The future is never clear; you pay a very high price in the stock market for a cheery consensus. Uncertainty actually is the friend of the buyer of long-term values.
I have no idea on timing. It’s easier to tell what will happen than when it will happen. I would say that what is going on in terms of trade policy is going to have very important consequences.
When a management with a reputation for brilliance tackles a business with a reputation for bad economics, it is the reputation of the business that remains intact.
Investors should remember that their scorecard is not computed using Olympic-diving methods: Degree-of-difficulty doesn't count. If you are right about a business whose value is largely dependent on a single key factor that is both easy to understand and enduring, the payoff is the same as if you had correctly analyzed an investment alternative characterized by many constantly shifting and complex variables.
Part of making good decisions in business is recognizing the poor decisions you've made and why they were poor. I've made lots of mistakes. I'm going to make more. It's the name of the game. You don't want to expect perfection in yourself. You want to strive to do your best. It's too demanding to expect perfection in yourself.

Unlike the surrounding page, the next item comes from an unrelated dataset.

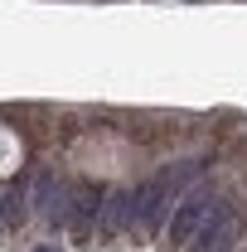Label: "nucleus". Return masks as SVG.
<instances>
[{"label":"nucleus","instance_id":"2","mask_svg":"<svg viewBox=\"0 0 247 252\" xmlns=\"http://www.w3.org/2000/svg\"><path fill=\"white\" fill-rule=\"evenodd\" d=\"M30 252H63V243H34Z\"/></svg>","mask_w":247,"mask_h":252},{"label":"nucleus","instance_id":"1","mask_svg":"<svg viewBox=\"0 0 247 252\" xmlns=\"http://www.w3.org/2000/svg\"><path fill=\"white\" fill-rule=\"evenodd\" d=\"M214 209H218V199L209 194V189H194L189 199H180L175 214H170V223H165V243H194Z\"/></svg>","mask_w":247,"mask_h":252}]
</instances>
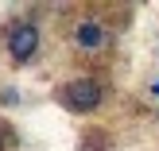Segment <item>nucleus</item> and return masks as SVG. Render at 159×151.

A prediction about the direction of the stock market tells you nothing about where stocks are headed, but a whole lot about the person doing the predicting.

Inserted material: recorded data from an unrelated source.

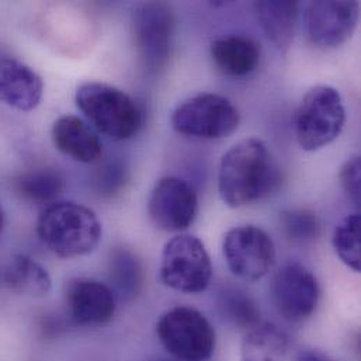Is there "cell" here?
Wrapping results in <instances>:
<instances>
[{
    "instance_id": "obj_3",
    "label": "cell",
    "mask_w": 361,
    "mask_h": 361,
    "mask_svg": "<svg viewBox=\"0 0 361 361\" xmlns=\"http://www.w3.org/2000/svg\"><path fill=\"white\" fill-rule=\"evenodd\" d=\"M76 106L103 135L113 141L135 137L144 126V111L126 92L100 82H89L76 90Z\"/></svg>"
},
{
    "instance_id": "obj_27",
    "label": "cell",
    "mask_w": 361,
    "mask_h": 361,
    "mask_svg": "<svg viewBox=\"0 0 361 361\" xmlns=\"http://www.w3.org/2000/svg\"><path fill=\"white\" fill-rule=\"evenodd\" d=\"M295 361H336L334 357H331L329 355L321 352V350H315V349H307L302 350Z\"/></svg>"
},
{
    "instance_id": "obj_26",
    "label": "cell",
    "mask_w": 361,
    "mask_h": 361,
    "mask_svg": "<svg viewBox=\"0 0 361 361\" xmlns=\"http://www.w3.org/2000/svg\"><path fill=\"white\" fill-rule=\"evenodd\" d=\"M361 158L355 155L345 162L341 169L339 180L346 195L353 201L356 207L360 205L361 195Z\"/></svg>"
},
{
    "instance_id": "obj_9",
    "label": "cell",
    "mask_w": 361,
    "mask_h": 361,
    "mask_svg": "<svg viewBox=\"0 0 361 361\" xmlns=\"http://www.w3.org/2000/svg\"><path fill=\"white\" fill-rule=\"evenodd\" d=\"M222 252L229 270L249 283L262 280L276 263L271 236L255 225L229 229L224 236Z\"/></svg>"
},
{
    "instance_id": "obj_1",
    "label": "cell",
    "mask_w": 361,
    "mask_h": 361,
    "mask_svg": "<svg viewBox=\"0 0 361 361\" xmlns=\"http://www.w3.org/2000/svg\"><path fill=\"white\" fill-rule=\"evenodd\" d=\"M281 184V172L267 145L247 138L221 159L218 190L229 208H240L269 198Z\"/></svg>"
},
{
    "instance_id": "obj_6",
    "label": "cell",
    "mask_w": 361,
    "mask_h": 361,
    "mask_svg": "<svg viewBox=\"0 0 361 361\" xmlns=\"http://www.w3.org/2000/svg\"><path fill=\"white\" fill-rule=\"evenodd\" d=\"M212 263L204 243L192 235H178L166 242L161 259L162 283L179 293L198 294L208 288Z\"/></svg>"
},
{
    "instance_id": "obj_20",
    "label": "cell",
    "mask_w": 361,
    "mask_h": 361,
    "mask_svg": "<svg viewBox=\"0 0 361 361\" xmlns=\"http://www.w3.org/2000/svg\"><path fill=\"white\" fill-rule=\"evenodd\" d=\"M109 273L113 287L121 300L131 301L138 297L144 286V267L131 249L121 246L111 250Z\"/></svg>"
},
{
    "instance_id": "obj_22",
    "label": "cell",
    "mask_w": 361,
    "mask_h": 361,
    "mask_svg": "<svg viewBox=\"0 0 361 361\" xmlns=\"http://www.w3.org/2000/svg\"><path fill=\"white\" fill-rule=\"evenodd\" d=\"M221 315L232 326L249 331L260 324V308L256 301L238 287H225L218 295Z\"/></svg>"
},
{
    "instance_id": "obj_19",
    "label": "cell",
    "mask_w": 361,
    "mask_h": 361,
    "mask_svg": "<svg viewBox=\"0 0 361 361\" xmlns=\"http://www.w3.org/2000/svg\"><path fill=\"white\" fill-rule=\"evenodd\" d=\"M4 281L11 291L35 298L47 295L52 287L48 271L25 255L11 257L4 271Z\"/></svg>"
},
{
    "instance_id": "obj_21",
    "label": "cell",
    "mask_w": 361,
    "mask_h": 361,
    "mask_svg": "<svg viewBox=\"0 0 361 361\" xmlns=\"http://www.w3.org/2000/svg\"><path fill=\"white\" fill-rule=\"evenodd\" d=\"M14 188L30 202L51 205L62 195L65 190V178L59 171L52 168L34 169L16 178Z\"/></svg>"
},
{
    "instance_id": "obj_13",
    "label": "cell",
    "mask_w": 361,
    "mask_h": 361,
    "mask_svg": "<svg viewBox=\"0 0 361 361\" xmlns=\"http://www.w3.org/2000/svg\"><path fill=\"white\" fill-rule=\"evenodd\" d=\"M65 305L71 321L79 326H100L116 314L114 291L93 279H73L65 288Z\"/></svg>"
},
{
    "instance_id": "obj_2",
    "label": "cell",
    "mask_w": 361,
    "mask_h": 361,
    "mask_svg": "<svg viewBox=\"0 0 361 361\" xmlns=\"http://www.w3.org/2000/svg\"><path fill=\"white\" fill-rule=\"evenodd\" d=\"M41 242L63 259L92 253L102 239V224L87 207L72 201H56L42 211L37 222Z\"/></svg>"
},
{
    "instance_id": "obj_28",
    "label": "cell",
    "mask_w": 361,
    "mask_h": 361,
    "mask_svg": "<svg viewBox=\"0 0 361 361\" xmlns=\"http://www.w3.org/2000/svg\"><path fill=\"white\" fill-rule=\"evenodd\" d=\"M3 228H4V212H3V208L0 205V235L3 232Z\"/></svg>"
},
{
    "instance_id": "obj_5",
    "label": "cell",
    "mask_w": 361,
    "mask_h": 361,
    "mask_svg": "<svg viewBox=\"0 0 361 361\" xmlns=\"http://www.w3.org/2000/svg\"><path fill=\"white\" fill-rule=\"evenodd\" d=\"M162 346L181 361H205L215 350V331L209 321L191 307H175L157 324Z\"/></svg>"
},
{
    "instance_id": "obj_25",
    "label": "cell",
    "mask_w": 361,
    "mask_h": 361,
    "mask_svg": "<svg viewBox=\"0 0 361 361\" xmlns=\"http://www.w3.org/2000/svg\"><path fill=\"white\" fill-rule=\"evenodd\" d=\"M128 171L120 159H110L104 162L96 172L93 179L94 191L104 198L117 195L126 185Z\"/></svg>"
},
{
    "instance_id": "obj_18",
    "label": "cell",
    "mask_w": 361,
    "mask_h": 361,
    "mask_svg": "<svg viewBox=\"0 0 361 361\" xmlns=\"http://www.w3.org/2000/svg\"><path fill=\"white\" fill-rule=\"evenodd\" d=\"M288 335L271 322H260L249 329L240 345V361H286Z\"/></svg>"
},
{
    "instance_id": "obj_11",
    "label": "cell",
    "mask_w": 361,
    "mask_h": 361,
    "mask_svg": "<svg viewBox=\"0 0 361 361\" xmlns=\"http://www.w3.org/2000/svg\"><path fill=\"white\" fill-rule=\"evenodd\" d=\"M360 6L355 0L311 1L305 10V30L310 41L319 48H336L355 32Z\"/></svg>"
},
{
    "instance_id": "obj_23",
    "label": "cell",
    "mask_w": 361,
    "mask_h": 361,
    "mask_svg": "<svg viewBox=\"0 0 361 361\" xmlns=\"http://www.w3.org/2000/svg\"><path fill=\"white\" fill-rule=\"evenodd\" d=\"M360 214L346 215L334 232V247L339 259L353 271H361Z\"/></svg>"
},
{
    "instance_id": "obj_29",
    "label": "cell",
    "mask_w": 361,
    "mask_h": 361,
    "mask_svg": "<svg viewBox=\"0 0 361 361\" xmlns=\"http://www.w3.org/2000/svg\"><path fill=\"white\" fill-rule=\"evenodd\" d=\"M161 361H164V360H161Z\"/></svg>"
},
{
    "instance_id": "obj_14",
    "label": "cell",
    "mask_w": 361,
    "mask_h": 361,
    "mask_svg": "<svg viewBox=\"0 0 361 361\" xmlns=\"http://www.w3.org/2000/svg\"><path fill=\"white\" fill-rule=\"evenodd\" d=\"M44 93L42 79L25 63L0 56V103L18 111L34 110Z\"/></svg>"
},
{
    "instance_id": "obj_7",
    "label": "cell",
    "mask_w": 361,
    "mask_h": 361,
    "mask_svg": "<svg viewBox=\"0 0 361 361\" xmlns=\"http://www.w3.org/2000/svg\"><path fill=\"white\" fill-rule=\"evenodd\" d=\"M238 109L224 96L201 93L180 104L173 116L172 126L184 137L198 140H221L239 127Z\"/></svg>"
},
{
    "instance_id": "obj_4",
    "label": "cell",
    "mask_w": 361,
    "mask_h": 361,
    "mask_svg": "<svg viewBox=\"0 0 361 361\" xmlns=\"http://www.w3.org/2000/svg\"><path fill=\"white\" fill-rule=\"evenodd\" d=\"M346 109L341 93L331 86L319 85L307 92L294 118L298 145L308 152L332 144L343 131Z\"/></svg>"
},
{
    "instance_id": "obj_24",
    "label": "cell",
    "mask_w": 361,
    "mask_h": 361,
    "mask_svg": "<svg viewBox=\"0 0 361 361\" xmlns=\"http://www.w3.org/2000/svg\"><path fill=\"white\" fill-rule=\"evenodd\" d=\"M280 222L287 239L295 245H310L321 236L319 216L311 209H286L280 216Z\"/></svg>"
},
{
    "instance_id": "obj_15",
    "label": "cell",
    "mask_w": 361,
    "mask_h": 361,
    "mask_svg": "<svg viewBox=\"0 0 361 361\" xmlns=\"http://www.w3.org/2000/svg\"><path fill=\"white\" fill-rule=\"evenodd\" d=\"M52 141L59 152L80 164H94L103 154L97 134L76 116H63L55 121Z\"/></svg>"
},
{
    "instance_id": "obj_17",
    "label": "cell",
    "mask_w": 361,
    "mask_h": 361,
    "mask_svg": "<svg viewBox=\"0 0 361 361\" xmlns=\"http://www.w3.org/2000/svg\"><path fill=\"white\" fill-rule=\"evenodd\" d=\"M253 7L267 38L279 51L286 52L294 41L298 18V3L290 0H264L256 1Z\"/></svg>"
},
{
    "instance_id": "obj_12",
    "label": "cell",
    "mask_w": 361,
    "mask_h": 361,
    "mask_svg": "<svg viewBox=\"0 0 361 361\" xmlns=\"http://www.w3.org/2000/svg\"><path fill=\"white\" fill-rule=\"evenodd\" d=\"M148 214L154 225L162 231L187 229L198 214V197L194 187L175 176L161 179L149 195Z\"/></svg>"
},
{
    "instance_id": "obj_8",
    "label": "cell",
    "mask_w": 361,
    "mask_h": 361,
    "mask_svg": "<svg viewBox=\"0 0 361 361\" xmlns=\"http://www.w3.org/2000/svg\"><path fill=\"white\" fill-rule=\"evenodd\" d=\"M134 41L138 55L151 73L166 68L173 54L176 17L166 3L151 1L140 6L133 21Z\"/></svg>"
},
{
    "instance_id": "obj_10",
    "label": "cell",
    "mask_w": 361,
    "mask_h": 361,
    "mask_svg": "<svg viewBox=\"0 0 361 361\" xmlns=\"http://www.w3.org/2000/svg\"><path fill=\"white\" fill-rule=\"evenodd\" d=\"M271 297L279 314L290 322H302L317 310L319 284L315 274L297 262L287 263L274 276Z\"/></svg>"
},
{
    "instance_id": "obj_16",
    "label": "cell",
    "mask_w": 361,
    "mask_h": 361,
    "mask_svg": "<svg viewBox=\"0 0 361 361\" xmlns=\"http://www.w3.org/2000/svg\"><path fill=\"white\" fill-rule=\"evenodd\" d=\"M211 58L222 73L242 78L257 69L262 58V48L260 44L249 35L229 34L212 42Z\"/></svg>"
}]
</instances>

I make plenty of mistakes and I'll make plenty more mistakes, too. That's part of the game. You've just got to make sure that the right things overcome the wrong ones.

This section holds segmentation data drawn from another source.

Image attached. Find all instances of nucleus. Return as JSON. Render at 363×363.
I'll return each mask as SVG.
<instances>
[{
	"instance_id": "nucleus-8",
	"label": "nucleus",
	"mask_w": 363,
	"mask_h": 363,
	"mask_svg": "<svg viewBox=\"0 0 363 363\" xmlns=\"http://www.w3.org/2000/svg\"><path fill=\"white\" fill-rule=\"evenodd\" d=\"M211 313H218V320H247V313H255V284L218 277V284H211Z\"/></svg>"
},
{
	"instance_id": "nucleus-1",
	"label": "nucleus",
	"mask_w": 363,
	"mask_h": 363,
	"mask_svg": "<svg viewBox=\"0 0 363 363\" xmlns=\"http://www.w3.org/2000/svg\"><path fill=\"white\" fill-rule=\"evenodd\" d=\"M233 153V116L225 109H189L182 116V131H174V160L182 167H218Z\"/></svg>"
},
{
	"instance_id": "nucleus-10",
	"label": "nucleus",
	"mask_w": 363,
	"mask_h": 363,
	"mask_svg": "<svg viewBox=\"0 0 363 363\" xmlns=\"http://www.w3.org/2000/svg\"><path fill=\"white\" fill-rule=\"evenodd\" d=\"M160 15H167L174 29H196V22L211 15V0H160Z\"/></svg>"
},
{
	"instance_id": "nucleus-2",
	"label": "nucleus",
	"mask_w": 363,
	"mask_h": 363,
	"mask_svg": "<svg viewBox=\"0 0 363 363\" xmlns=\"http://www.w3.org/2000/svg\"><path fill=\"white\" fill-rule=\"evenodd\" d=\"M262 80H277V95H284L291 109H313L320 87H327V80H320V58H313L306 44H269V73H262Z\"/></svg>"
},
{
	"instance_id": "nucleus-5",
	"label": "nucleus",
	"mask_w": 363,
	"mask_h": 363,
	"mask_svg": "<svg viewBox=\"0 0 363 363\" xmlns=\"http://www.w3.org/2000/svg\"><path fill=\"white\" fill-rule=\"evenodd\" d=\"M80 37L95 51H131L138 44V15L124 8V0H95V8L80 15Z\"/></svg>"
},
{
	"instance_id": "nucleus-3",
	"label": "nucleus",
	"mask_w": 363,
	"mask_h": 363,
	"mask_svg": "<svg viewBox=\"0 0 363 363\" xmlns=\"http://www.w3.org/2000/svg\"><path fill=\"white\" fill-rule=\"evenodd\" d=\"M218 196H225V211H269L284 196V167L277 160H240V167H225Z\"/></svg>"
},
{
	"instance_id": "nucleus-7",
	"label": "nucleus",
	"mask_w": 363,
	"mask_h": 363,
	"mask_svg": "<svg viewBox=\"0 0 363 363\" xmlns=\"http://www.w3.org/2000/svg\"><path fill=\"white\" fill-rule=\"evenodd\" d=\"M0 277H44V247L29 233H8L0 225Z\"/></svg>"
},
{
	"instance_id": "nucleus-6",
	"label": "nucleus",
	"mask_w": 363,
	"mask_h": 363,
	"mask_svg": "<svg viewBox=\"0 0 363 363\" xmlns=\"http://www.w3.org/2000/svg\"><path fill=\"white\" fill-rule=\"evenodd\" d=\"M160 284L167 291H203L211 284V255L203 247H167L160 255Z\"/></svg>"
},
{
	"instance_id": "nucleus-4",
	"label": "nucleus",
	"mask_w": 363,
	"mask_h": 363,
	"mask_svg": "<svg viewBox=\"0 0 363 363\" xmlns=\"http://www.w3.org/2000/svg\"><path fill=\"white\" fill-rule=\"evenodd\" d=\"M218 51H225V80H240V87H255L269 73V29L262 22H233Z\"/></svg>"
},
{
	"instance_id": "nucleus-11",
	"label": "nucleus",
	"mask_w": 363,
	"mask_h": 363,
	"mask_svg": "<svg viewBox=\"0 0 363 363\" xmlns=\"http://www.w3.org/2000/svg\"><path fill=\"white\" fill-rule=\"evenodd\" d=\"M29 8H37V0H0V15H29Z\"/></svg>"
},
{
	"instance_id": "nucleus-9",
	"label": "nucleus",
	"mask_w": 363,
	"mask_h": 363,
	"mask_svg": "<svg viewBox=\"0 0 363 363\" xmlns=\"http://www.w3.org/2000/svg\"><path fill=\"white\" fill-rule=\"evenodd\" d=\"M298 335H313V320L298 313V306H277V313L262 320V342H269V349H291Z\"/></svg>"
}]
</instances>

Our investments continue to be few in number and simple in concept: The truly big investment idea can usually be explained in a short paragraph. We like a business with enduring competitive advantages that is run by able and owner-oriented people. When these attributes exist, and when we can make purchases at sensible prices, it is hard to go wrong (a challenge we periodically manage to overcome).
What an investor needs is the ability to correctly evaluate selected businesses. Note that word “selected”: You don't have to be an expert on every company, or even many. You only have to be able to evaluate companies within your circle of competence. The size of that circle is not very important; knowing its boundaries, however, is vital.
If you invested in a very low cost index fund - where you don't put the money in at one time, but average in over 10 years -you'll do better than 90% of people who start investing at the same time.